Saumur est l'un des « points noirs » du département avec quelque 10 % de demandeurs d'emploi...D'après l'étude annuelle Pôle Emploi, la situation s'améliore. C'est le cas ?

J.M.M. : La reprise se confirme sur notre territoire (NDLR le pourcentage de chômeurs serait passé en dessous de la barre des 10 %). Ici comme ailleurs sur le département, elle a été amorcée dès 2016. Aujourd'hui, les sociétés d'intérim ont même des difficultés à recruter. Nous sommes en train de mettre en place des formations, en lien avec les écoles militaires de Saumur. Elles répondent à des besoins sur des postes de chauffeurs-livreurs ou de management/chefs d'équipe.

Le tourisme est toujours l'un des axes forts du Saumurois ?

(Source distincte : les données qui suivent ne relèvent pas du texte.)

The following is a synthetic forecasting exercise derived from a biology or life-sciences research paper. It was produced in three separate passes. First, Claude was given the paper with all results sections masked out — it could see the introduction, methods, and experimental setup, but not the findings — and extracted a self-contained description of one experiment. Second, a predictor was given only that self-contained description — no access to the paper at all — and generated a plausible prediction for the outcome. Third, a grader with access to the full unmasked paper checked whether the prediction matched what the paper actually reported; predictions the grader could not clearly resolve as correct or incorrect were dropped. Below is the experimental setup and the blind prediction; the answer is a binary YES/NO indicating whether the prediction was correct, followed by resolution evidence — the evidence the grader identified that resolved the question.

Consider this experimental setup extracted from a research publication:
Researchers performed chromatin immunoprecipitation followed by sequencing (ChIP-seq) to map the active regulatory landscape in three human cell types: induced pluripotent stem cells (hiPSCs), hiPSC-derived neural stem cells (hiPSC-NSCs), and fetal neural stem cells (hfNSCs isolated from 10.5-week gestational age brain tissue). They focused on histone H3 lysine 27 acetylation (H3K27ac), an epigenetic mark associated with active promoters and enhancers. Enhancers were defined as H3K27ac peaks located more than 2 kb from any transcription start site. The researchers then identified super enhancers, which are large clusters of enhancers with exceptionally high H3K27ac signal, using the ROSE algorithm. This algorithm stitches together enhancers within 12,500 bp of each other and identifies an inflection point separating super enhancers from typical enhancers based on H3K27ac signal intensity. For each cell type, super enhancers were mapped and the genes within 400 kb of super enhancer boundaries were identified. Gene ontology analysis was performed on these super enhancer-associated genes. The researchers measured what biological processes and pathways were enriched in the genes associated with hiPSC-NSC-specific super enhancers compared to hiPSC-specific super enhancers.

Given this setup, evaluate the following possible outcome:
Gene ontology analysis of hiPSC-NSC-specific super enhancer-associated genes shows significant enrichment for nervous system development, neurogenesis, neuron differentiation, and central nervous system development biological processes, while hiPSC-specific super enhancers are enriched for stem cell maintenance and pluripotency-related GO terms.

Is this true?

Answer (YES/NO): YES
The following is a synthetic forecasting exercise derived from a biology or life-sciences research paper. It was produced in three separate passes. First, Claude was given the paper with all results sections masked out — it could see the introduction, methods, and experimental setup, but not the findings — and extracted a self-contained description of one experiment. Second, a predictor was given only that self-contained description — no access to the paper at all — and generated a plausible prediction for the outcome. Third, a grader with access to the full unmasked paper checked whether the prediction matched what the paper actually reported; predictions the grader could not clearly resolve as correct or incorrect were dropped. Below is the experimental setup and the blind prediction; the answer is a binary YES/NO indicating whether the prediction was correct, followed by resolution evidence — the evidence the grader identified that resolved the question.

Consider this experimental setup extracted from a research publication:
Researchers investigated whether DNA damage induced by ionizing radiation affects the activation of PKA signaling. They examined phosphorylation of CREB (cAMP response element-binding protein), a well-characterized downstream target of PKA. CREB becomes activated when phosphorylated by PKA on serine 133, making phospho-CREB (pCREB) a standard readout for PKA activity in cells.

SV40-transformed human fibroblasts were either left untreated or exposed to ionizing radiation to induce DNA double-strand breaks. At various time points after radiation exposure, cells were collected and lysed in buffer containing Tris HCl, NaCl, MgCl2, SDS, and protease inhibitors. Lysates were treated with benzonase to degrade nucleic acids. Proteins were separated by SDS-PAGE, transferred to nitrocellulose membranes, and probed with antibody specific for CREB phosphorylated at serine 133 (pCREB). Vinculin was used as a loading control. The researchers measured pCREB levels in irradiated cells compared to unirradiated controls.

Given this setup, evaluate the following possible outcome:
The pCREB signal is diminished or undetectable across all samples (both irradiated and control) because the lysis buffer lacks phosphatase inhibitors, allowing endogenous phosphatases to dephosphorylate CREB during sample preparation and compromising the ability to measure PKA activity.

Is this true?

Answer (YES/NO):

J.M.M. : Nous avons créé une Société publique locale (SPL) dédiée. Le territoire de la nouvelle agglomération accueille un million de visiteurs par an dont un quart pour le Bio Parc de Doué-la-Fontaine qui est une de nos deux locomotives avec l'Abbaye de Fontevraud. Un arrêté préfectoral a validé cette année le surclassement de Saumur qui était jusque-là « station de tourisme ». Cela signifie que nous avons une capacité d'accueil sur le territoire qui va jusqu'à 60.000 personnes. Ce nouveau classement renforce la ville de Saumur comme pôle d'attractivité du territoire. Sur la ville, les structures d'accueil (hors résidences secondaires) totalisent 18.000 lits.

Quels sont les grands projets pour les années à venir ?

J.M.M. : L'implantation d'un Data Center dans des caves troglodytes est l'un des sujets d'avenir pour le territoire. Les expérimentations se sont révélées concluantes. Depuis le 30 juin, la société publique qui portait le projet, n'existe plus. C'est l'agglomération qui reprend la main. La commercialisation a été lancée, nous y travaillons avec la région Pays de la Loire. Nous allons prochainement recréer une société. Côté aménagement, nous allons démarrer avant fin septembre les études pour le doublement de la rocade sud de Saumur avec la construction d'un nouvel échangeur. Les convois exceptionnels passeront par là. Nous en profitons pour créer une ZAC qui mixera zone d'activités tertiaires et habitat. Ce projet de 12 millions d'euros est financé à 80 % par la Région et le Département. Le premier coup de pioche sera donné courant 2018 pour une livraison à la fin du mandat.